Fis overexpression enhances Pseudomonas putida biofilm formation by regulating the ratio of LapA and LapF.

作者信息

Moor Hanna, Teppo Annika, Lahesaare Andrio, Kivisaar Maia, Teras Riho

机构信息

Institute of Molecular and Cell Biology, University of Tartu, Riia 23, 51010 Tartu, Estonia.

出版信息

Microbiology (Reading). 2014 Dec;160(Pt 12):2681-2693. doi: 10.1099/mic.0.082503-0. Epub 2014 Sep 24.

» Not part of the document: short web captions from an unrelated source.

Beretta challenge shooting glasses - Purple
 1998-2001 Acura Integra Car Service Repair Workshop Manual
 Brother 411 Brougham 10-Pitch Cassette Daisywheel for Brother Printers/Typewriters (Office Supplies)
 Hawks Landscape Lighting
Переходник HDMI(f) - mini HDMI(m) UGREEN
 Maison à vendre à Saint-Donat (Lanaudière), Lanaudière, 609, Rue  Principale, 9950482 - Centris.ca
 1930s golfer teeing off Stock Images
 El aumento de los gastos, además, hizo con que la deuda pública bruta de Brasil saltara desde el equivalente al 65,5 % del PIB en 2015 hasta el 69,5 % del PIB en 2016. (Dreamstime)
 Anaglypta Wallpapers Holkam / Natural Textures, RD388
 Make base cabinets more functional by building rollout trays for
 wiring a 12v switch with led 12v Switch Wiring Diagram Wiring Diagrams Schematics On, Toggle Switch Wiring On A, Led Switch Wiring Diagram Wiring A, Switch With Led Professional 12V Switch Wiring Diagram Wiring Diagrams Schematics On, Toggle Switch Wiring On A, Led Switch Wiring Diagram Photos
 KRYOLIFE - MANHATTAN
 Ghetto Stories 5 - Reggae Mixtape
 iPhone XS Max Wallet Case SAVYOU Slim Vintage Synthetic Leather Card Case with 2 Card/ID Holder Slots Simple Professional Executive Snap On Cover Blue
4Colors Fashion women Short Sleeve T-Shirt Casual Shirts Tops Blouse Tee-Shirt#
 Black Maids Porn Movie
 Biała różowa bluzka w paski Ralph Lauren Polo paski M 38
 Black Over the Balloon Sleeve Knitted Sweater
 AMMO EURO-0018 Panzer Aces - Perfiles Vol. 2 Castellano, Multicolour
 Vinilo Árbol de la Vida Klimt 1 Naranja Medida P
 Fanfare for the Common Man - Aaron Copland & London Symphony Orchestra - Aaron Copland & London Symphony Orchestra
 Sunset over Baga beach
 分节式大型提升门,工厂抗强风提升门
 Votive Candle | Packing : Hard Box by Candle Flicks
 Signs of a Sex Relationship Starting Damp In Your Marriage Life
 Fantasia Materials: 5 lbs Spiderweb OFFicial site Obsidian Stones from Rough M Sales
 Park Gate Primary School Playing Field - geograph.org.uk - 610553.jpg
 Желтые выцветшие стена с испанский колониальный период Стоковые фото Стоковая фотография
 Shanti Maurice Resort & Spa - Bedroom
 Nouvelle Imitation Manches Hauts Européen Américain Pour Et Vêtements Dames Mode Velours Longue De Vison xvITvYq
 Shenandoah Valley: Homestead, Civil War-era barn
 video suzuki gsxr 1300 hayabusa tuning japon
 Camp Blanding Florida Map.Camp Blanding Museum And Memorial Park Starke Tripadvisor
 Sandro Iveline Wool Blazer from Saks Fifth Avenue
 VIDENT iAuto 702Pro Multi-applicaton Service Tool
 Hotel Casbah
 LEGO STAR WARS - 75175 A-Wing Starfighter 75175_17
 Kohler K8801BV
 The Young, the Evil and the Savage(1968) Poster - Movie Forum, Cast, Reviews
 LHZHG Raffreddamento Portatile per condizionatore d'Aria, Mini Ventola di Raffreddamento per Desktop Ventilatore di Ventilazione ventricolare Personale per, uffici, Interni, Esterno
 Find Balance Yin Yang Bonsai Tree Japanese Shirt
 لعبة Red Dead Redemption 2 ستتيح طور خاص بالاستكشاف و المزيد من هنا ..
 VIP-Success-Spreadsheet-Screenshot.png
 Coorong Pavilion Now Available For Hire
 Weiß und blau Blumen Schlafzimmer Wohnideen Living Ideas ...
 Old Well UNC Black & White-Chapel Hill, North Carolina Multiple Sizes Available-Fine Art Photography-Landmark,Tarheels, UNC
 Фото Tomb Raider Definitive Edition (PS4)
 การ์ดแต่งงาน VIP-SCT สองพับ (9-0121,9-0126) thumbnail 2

DOI:10.1099/mic.0.082503-0
PMID:25253613
Abstract

Bacteria form biofilm as a response to a number of environmental signals that are mediated by global transcription regulators and alarmones. Here we report the involvement of the global transcription regulator Fis in Pseudomonas putida biofilm formation through regulation of lapA and lapF genes. The major component of P. putida biofilm is proteinaceous and two large adhesive proteins, LapA and LapF, are known to play a key role in its formation. We have previously shown that Fis overexpression enhances P. putida biofilm formation. In this study, we used mini-Tn5 transposon mutagenesis to select potential Fis-regulated genes involved in biofilm formation. A total of 90 % of the studied transposon mutants carried insertions in the lap genes. Since our experiments showed that Fis-enhanced biofilm is mostly proteinaceous, the amounts of LapA and LapF from P. putida cells lysates were quantified using SDS-PAGE. Fis overexpression increases the quantity of LapA 1.6 times and decreases the amount of LapF at least 4 times compared to the wild-type cells. The increased LapA expression caused by Fis overexpression was confirmed by FACS analysis measuring the amount of LapA-GFP fusion protein. Our results suggest that the profusion of LapA in the Fis-overexpressed cells causes enhanced biofilm formation in mature stages of P. putida biofilm and LapF has a minor role in P. putida biofilm formation.

摘要

细菌形成生物膜是对多种由全局转录调节因子和警报素介导的环境信号的一种反应。在此,我们报告全局转录调节因子Fis通过调控lapA和lapF基因参与恶臭假单胞菌生物膜的形成。恶臭假单胞菌生物膜的主要成分是蛋白质,已知两种大型粘附蛋白LapA和LapF在其形成过程中起关键作用。我们之前已表明Fis过表达会增强恶臭假单胞菌生物膜的形成。在本研究中,我们使用mini-Tn5转座子诱变来筛选参与生物膜形成的潜在Fis调控基因。总共90%的研究转座子突变体在lap基因中发生了插入。由于我们的实验表明Fis增强的生物膜主要是蛋白质,因此使用SDS-PAGE对恶臭假单胞菌细胞裂解物中的LapA和LapF含量进行了定量。与野生型细胞相比,Fis过表达使LapA的量增加了1.6倍,使LapF的量至少减少了4倍。通过测量LapA-GFP融合蛋白量的FACS分析证实了Fis过表达导致的LapA表达增加。我们的结果表明,Fis过表达细胞中LapA的大量存在导致恶臭假单胞菌生物膜成熟阶段生物膜形成增强,而LapF在恶臭假单胞菌生物膜形成中起次要作用。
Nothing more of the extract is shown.